Very large tables cause multiple failures in viewer when leaving the browser window while data is loading
So I've imported a 25 GB dataset into our test OEP via the backend, and the largest table in the dataset can't be displayed in summary view. It does not show "No records", it shows null records:
This table has over 235 million records. That might seem like a lot, but it's not unusual in building automation.
The Filter function doesn't work, either (rule editor does not appear):

Handling large datasets in the OEP has been a problem from very early on: #273 #286 #223.
This is important; useful real-world datasets are often this large, and we're not even talking about something we would call "Big Data" yet.
That's odd, we have tables in the OEP that contain (at least that's what I was told) terabytes of data. I found this one with almost the same number of rows:
https://openenergy-platform.org/dataedit/view/climate/openfred_series

What are the dev tools telling you? And are there any errors raised in your Django backend?
But probably it's actually the OEP, I'm not sure what steps have been taken so far to handle such large datasets.
Okay, that's encouraging. At least it's possible, then. It's probably a configuration issue or has something to do with the way the data was imported (again, I did this using SQL via the database).
I wanted to do some more troubleshooting of this kind.

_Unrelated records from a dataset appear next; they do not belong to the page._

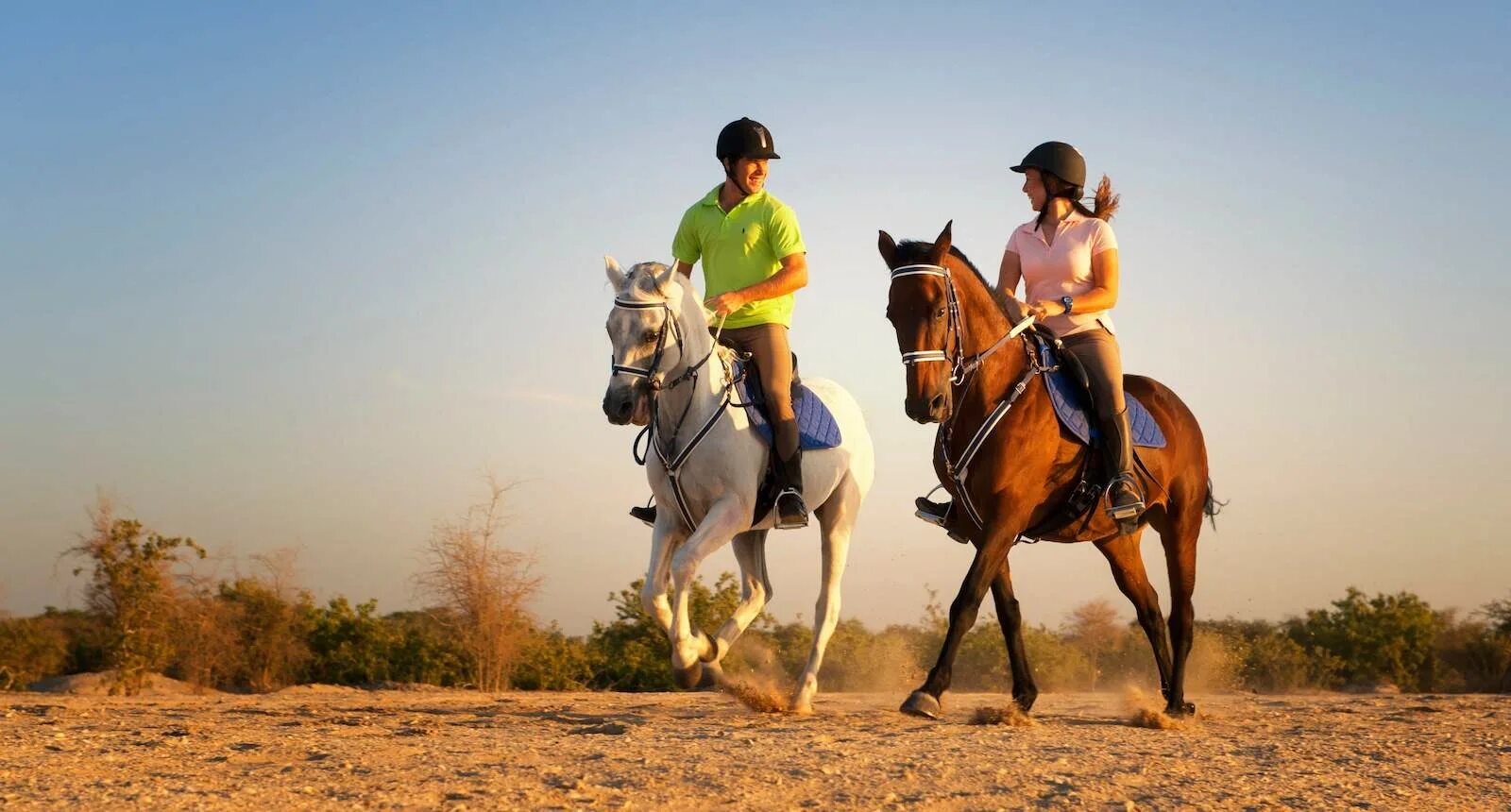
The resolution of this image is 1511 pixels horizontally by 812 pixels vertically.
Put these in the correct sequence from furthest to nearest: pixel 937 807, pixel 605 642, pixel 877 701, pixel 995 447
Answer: pixel 605 642
pixel 877 701
pixel 995 447
pixel 937 807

I have a log for the gateway interface, /var/log/uwsgi.log (which is not showing anything unusual). Where can I monitor the backend to see what is happening?
The webserver gives me this error:
2022/09/29 10:32:41 [error] 210#210: *4697 upstream timed out (110: Connection timed out) while reading response header from upstream, client: 91.64.152.106, server: mondb.dgs-berlin.de, request: "GET /api/v0/schema/bigly_data/tables/point_value_raw/columns/ HTTP/1.1", upstream: "uwsgi://unix:///tmp/oep.sock", host: "mondb.dgs-berlin.de:8000", referrer: "https://mondb.dgs-berlin.de:8000/dataedit/view/bigly_data/point_value_raw"
It looks like it might simply be taking too long to respond.
Sure enough. I tried it again, this time without changing the window focus (I just watched the spinner), and lo, this time it worked:

It took about a minute.
Obviously, that's not acceptable performance. Yes, I probably need to tune the database. But I doubt that this is just a database problem if Martin and others have already filed issues about it.
Can you tell me how that large table in the live OEP is configured?
I see, I also observed the load spinner on the other table till the data was showing up 👍 . Definitely not acceptable.
I think the API-view/view (whatever is responsible for this data request) should be reconfigured. We should load the data based on the current page (which the user is viewing (paginated) and/or then use an asynchronous load function that loads the rest of the data in the background - without blocking the user view (load spinner) and meta information like the amount of records in a table should be generated beforehand and saved every time the user changes the table, so it doesn't have to be done every time the table is loaded (In case this process also swallows a lot of computing time).
I think the API-view/view (whatever is responsible for this data request) should be reconfigured. We should load the data based on the current page (which the user is viewing (paginated) and/or then use an asynchronous load function that loads the rest of the data in the background - without blocking the user view (load spinner) and meta information like the amount of records in a table should be generated beforehand and saved every time the user changes the table, so it doesn't have to be done every time the table is loaded (In case this process also swallows a lot of computing time).
Yes, this makes sense. If you suggest the best place in the code to start investigating, I would be happy to try to figure out how this could be done.
- the html div is in
dataview.htmlin<table class="display" id="datatable" style="width:100%"> - the code to load data into it is in
backend.jsinfunction request_data(data, callback, settings)(I think) - this queries data from the advanded api endpoint:
POST /api/v0/advanced/search
Just noticed this again ... 2 This table needs 2.3 minutes to load :) We should optimize this.
https://openenergy-platform.org/dataedit/view/climate/openfred_series
it might be necessary to implement pagination / limiting of the query in the backend. This would split the query into smaller responses instead of one big response.
related to https://github.com/OpenEnergyPlatform/oeplatform/issues/1372
After further investigation, the main load is caused by the count(*). The first time the page is accessed, it is called 2 times.
In [#15] (https://github.com/OpenEnergyPlatform/oeplatform/issues/1531) I describe what I think we can do about this.
In general, I think this is quite a bottleneck. The most viable solution would be to add more usability options to the Dataviewer page. This would mean that we should recognise which table has more than 100m+ rows and in this case only show the first 10 entries and then prompt the user to actively request the full table content and warn them about the load time.
Also, caching or calculating these values for each update of a table would help a lot. But this would still not reduce the loading time below the 10-second mark, but rather in the region of 30 seconds.
In addition, the count(*) function is called again in the database each time a filter is applied.
Perhaps loading data in parallel would also help.